From the well, we followed a two track jeep trail going north. Pilar saw a more interesting one track trail to the left just to the outside of the jeep trail. She followed that trail and I stayed on the jeep path for a while. We were able to keep each other in sight most of the time. Angel called out to Ute a few times. The Jeep trail ended up going down into a shallow ravine and disappeared. Pilar rode over and we went back to the one track trail which was most likely the Sheep Pen Canyon loop. The jeep trail seems to run north and south of the well to the primitive mountain campsites and is the only path on top of the mountain which has a fairly level surface with less rocks. We continued on Sheep Pen Canyon Loop and eventually came to the primitive tent campsites numbered 94 – 100. This gave us a good idea where we where when looking at the map, as this is also marked on the map. Currently there are hardly no trail markers. Instead of circling around to the right which would eventually take us back down the mountain and back out the way we came in, we headed to the left / southwest and were going up an incline. There is a section of trail that heads that way and just dead ends, according to the map. I think that is what we were on. Since we were ready to head back, Pilar scouted out a bit to pick up our return trail and we ended up back tracking to the primitive campsite area to pick up the correct trail and head back. On our way back we had a great view into Limpia Canyon Primitive Area campsite. I wanted to yell out hello to Chris who was down below, but decided against it as I did not want him to think I was yelling for help. On our way out of the loop the sweet fragrance of Mountain Laurels were strong as we passed a few of them on the verge of blooming. The treck back down the mountain went smoothly and we were back to camp in no time. Although we had only covered about 11-12 miles of trail we were out for about four hours as we stopped often to admire the views and for me to get a few pictures. Due to the rocky terrain a walk was the gate we maintained most of the time.

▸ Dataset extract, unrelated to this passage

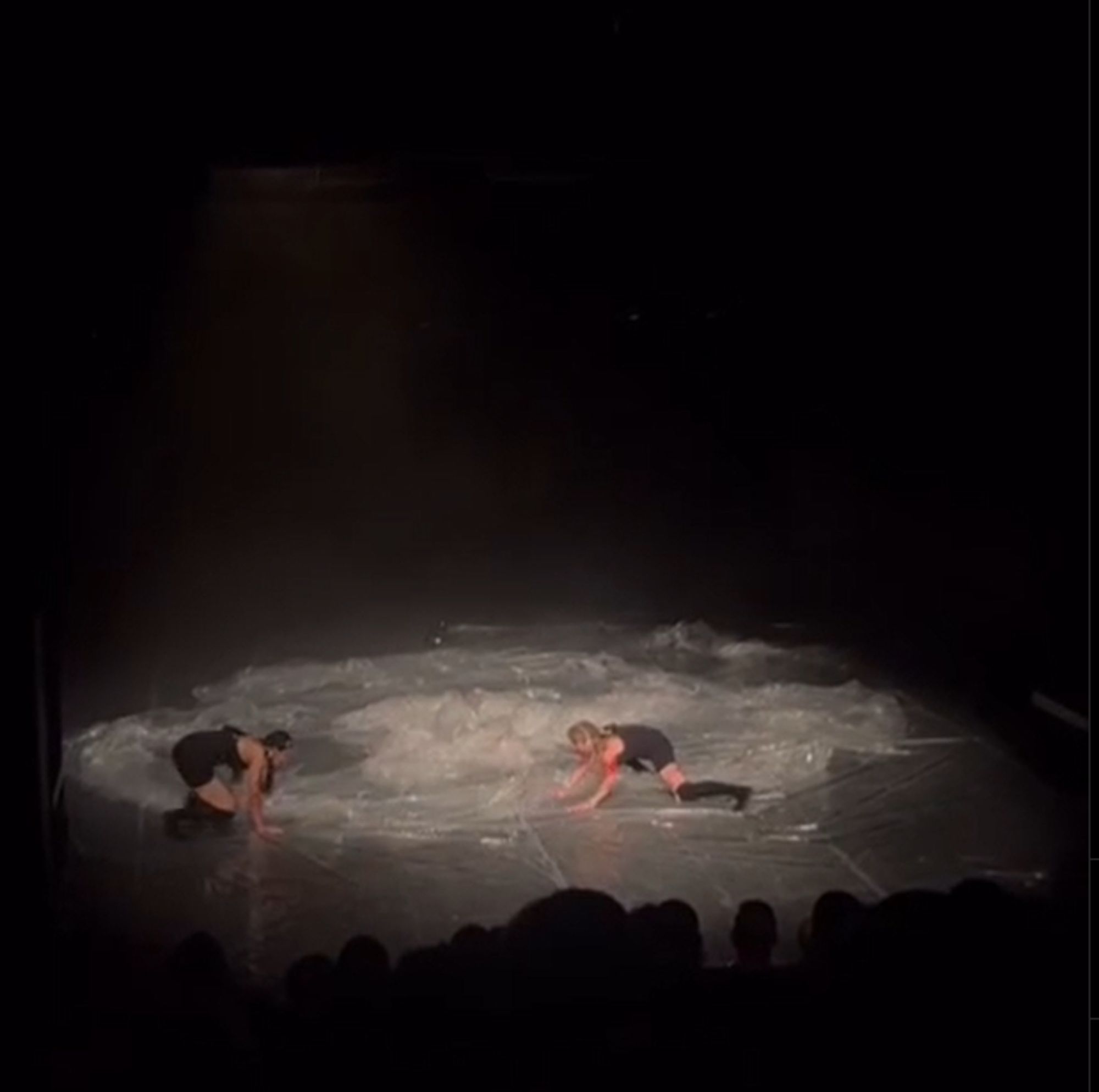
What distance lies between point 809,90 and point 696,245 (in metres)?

Pilar and Travis enjoying the view, discuss the best route.
The following day before leaving I took Angel on a short last ride in the park. Because I saw a serious looking mountain cyclist heading up the mountain I stuck to the lower trails. I did not want to be heading up some of the narrow sections of trail while the cyclist was coming down. Chris walked LB (our sweet little brindle Pit Bull mix) along with me part of the time and we got some good pictures by the first watering whole. I also explored a very short spur of trail which leads out of camp and curves back around to the main trail. This trail was a little hard to follow near the creek but we were able to pick it back up. Angel did a great job crossing the creek where it deepened and narrowed with thick sand on both sides.
Great shot Chris took of Kelly and Angel.

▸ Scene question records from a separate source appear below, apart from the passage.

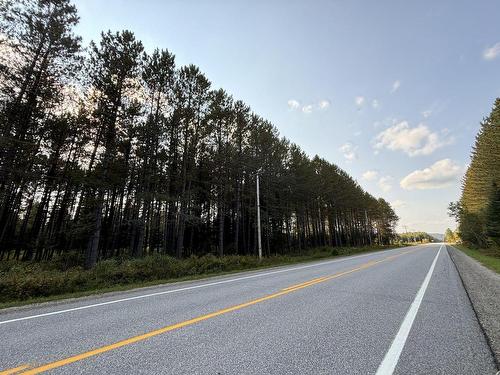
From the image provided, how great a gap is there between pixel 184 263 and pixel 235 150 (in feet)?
45.0

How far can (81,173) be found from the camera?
1548 centimetres

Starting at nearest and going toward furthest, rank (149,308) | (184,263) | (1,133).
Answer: (149,308), (1,133), (184,263)

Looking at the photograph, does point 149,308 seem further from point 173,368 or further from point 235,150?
point 235,150

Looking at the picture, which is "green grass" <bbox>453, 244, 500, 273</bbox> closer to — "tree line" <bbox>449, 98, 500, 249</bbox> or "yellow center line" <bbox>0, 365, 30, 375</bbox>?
"tree line" <bbox>449, 98, 500, 249</bbox>

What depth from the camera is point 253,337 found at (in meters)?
3.96

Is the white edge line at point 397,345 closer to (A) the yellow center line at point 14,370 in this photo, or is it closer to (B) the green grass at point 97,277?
(A) the yellow center line at point 14,370

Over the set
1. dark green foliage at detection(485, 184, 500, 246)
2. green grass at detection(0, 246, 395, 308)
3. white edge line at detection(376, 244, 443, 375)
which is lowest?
white edge line at detection(376, 244, 443, 375)

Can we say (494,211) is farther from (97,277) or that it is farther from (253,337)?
(97,277)

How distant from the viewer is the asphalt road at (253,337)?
10.00 ft

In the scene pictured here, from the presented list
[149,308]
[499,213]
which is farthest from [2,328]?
[499,213]

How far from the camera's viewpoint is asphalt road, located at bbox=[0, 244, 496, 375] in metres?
3.05

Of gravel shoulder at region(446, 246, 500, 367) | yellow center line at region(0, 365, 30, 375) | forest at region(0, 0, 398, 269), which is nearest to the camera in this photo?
yellow center line at region(0, 365, 30, 375)

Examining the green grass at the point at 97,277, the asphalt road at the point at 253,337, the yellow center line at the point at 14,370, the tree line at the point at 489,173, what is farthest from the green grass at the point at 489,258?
the yellow center line at the point at 14,370

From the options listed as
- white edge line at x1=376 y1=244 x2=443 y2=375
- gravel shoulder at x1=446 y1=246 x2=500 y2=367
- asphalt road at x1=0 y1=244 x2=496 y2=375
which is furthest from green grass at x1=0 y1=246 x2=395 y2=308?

For the rest of our time in Fort Davis we camped out at my friend, Karen’s place and had a blast with them visiting the fort and observatory. We also were invited to get a quick look at the Davis Mountains Preserve (DMP), part of The Nature Conservancy. The DMP is opened a handful of times a year to equestrians, campers, hikers, and cyclist. The horse pens were in great shape and this looks like another great place to ride in the Fort Davis area. I’ll definitely be back to explore these trails.
Heading back to camp on the little side trail following Limpa Creek.
Nearby Places to Visit: There is so much to do in Fort Davis making the drive well worth the trip. Here is a small list of places to visit in the area:
- Fort Davis Historical Site, a very well restored frontier period military fort which often has reenactments and educational activities.
- McDonald Observatory , an astronomical research center that also has many public education programs and activities.
- >Overland Trail Museum, displaying exhibits of local history, culture, and records. #432/426-3404
- Balmorhea State Park, the world’s largest spring fed swimming pool.
- Fort Davis is also not far too far from Big Bend State and National Parks.